Listed records >>
────

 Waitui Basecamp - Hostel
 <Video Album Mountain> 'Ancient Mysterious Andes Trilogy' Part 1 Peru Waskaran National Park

────

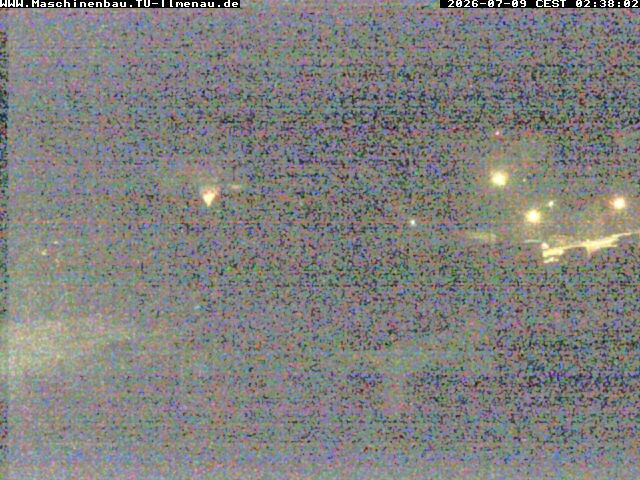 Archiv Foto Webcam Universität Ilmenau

────

Task details >>
Would you please repeat exactly the lines above, starting at the line with "Waitui Basecamp - Hostel" and stopping at the line with "<Video Album Mountain>", both included?

Written answer >>
 Waitui Basecamp - Hostel
 <Video Album Mountain> 'Ancient Mysterious Andes Trilogy' Part 1 Peru Waskaran National Park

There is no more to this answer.